_Assignment_
Can you transcribe the data exactly? Leave the pictures out.

_Collected data_
☆ ☆ ☆ ☆ ☆ ☆ ☆

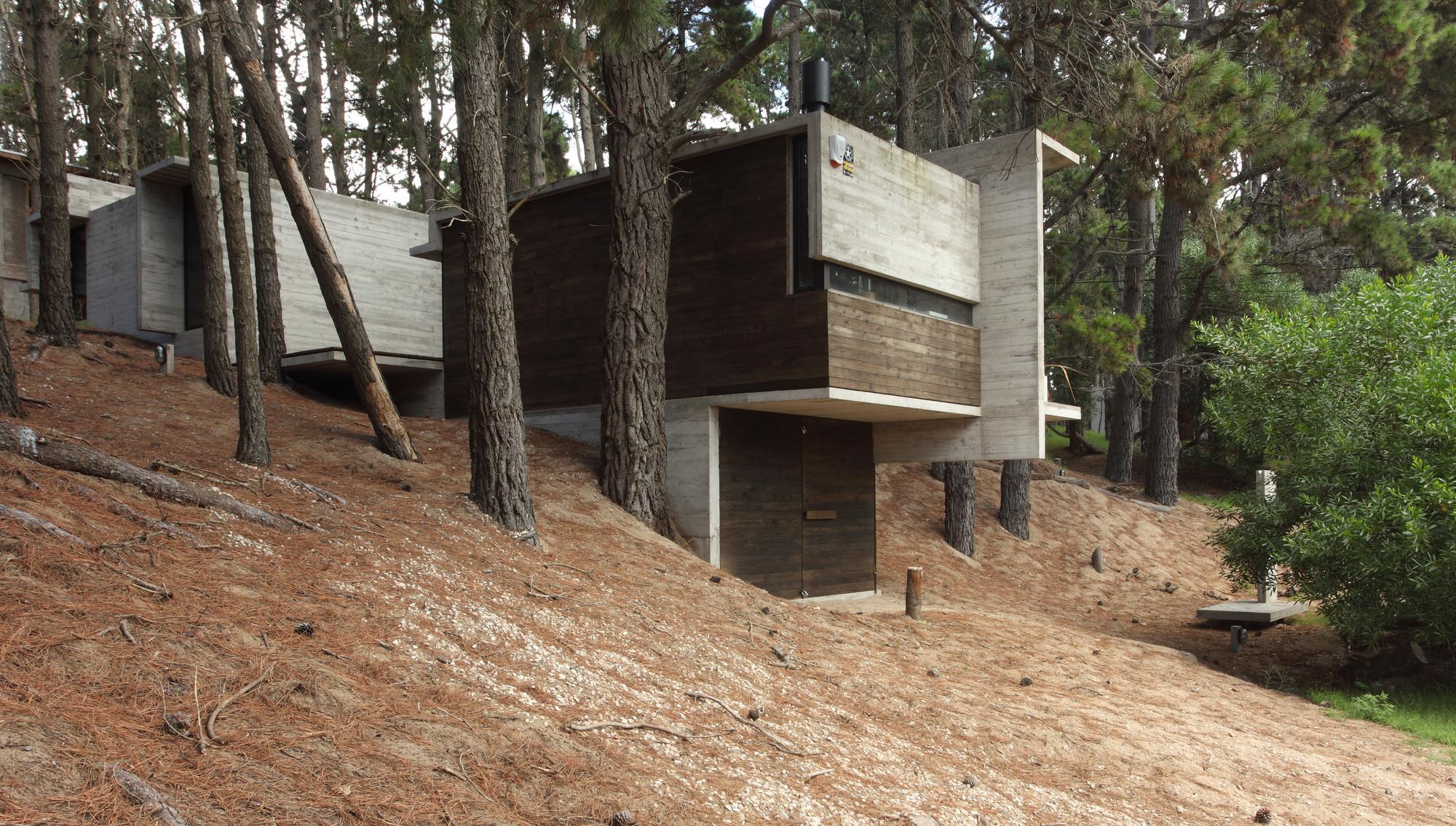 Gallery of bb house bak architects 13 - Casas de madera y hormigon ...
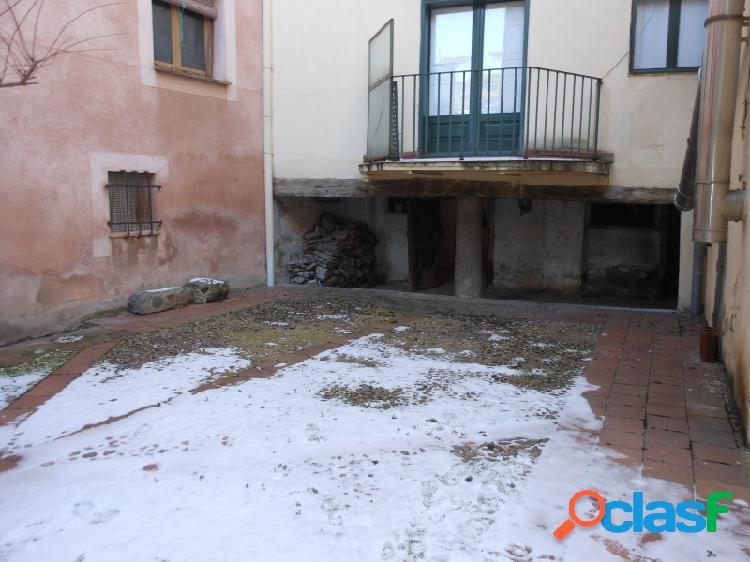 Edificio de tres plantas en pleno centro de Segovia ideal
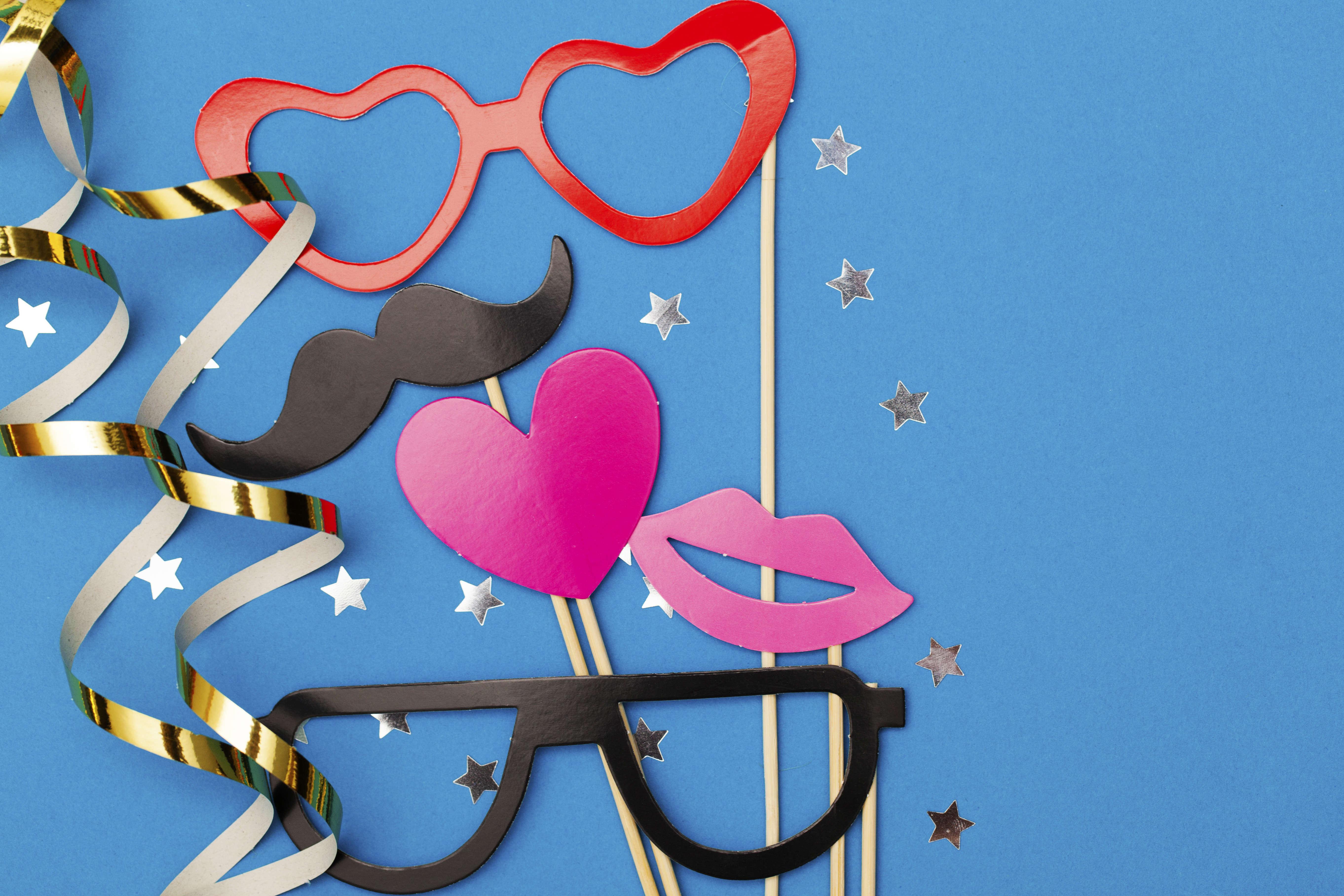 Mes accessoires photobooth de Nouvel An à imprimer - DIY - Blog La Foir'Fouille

☆ ☆ ☆ ☆ ☆ ☆ ☆

_Solution to this problem_
 Gallery of bb house bak architects 13 - Casas de madera y hormigon ...
 Edificio de tres plantas en pleno centro de Segovia ideal
 Mes accessoires photobooth de Nouvel An à imprimer - DIY - Blog La Foir'Fouille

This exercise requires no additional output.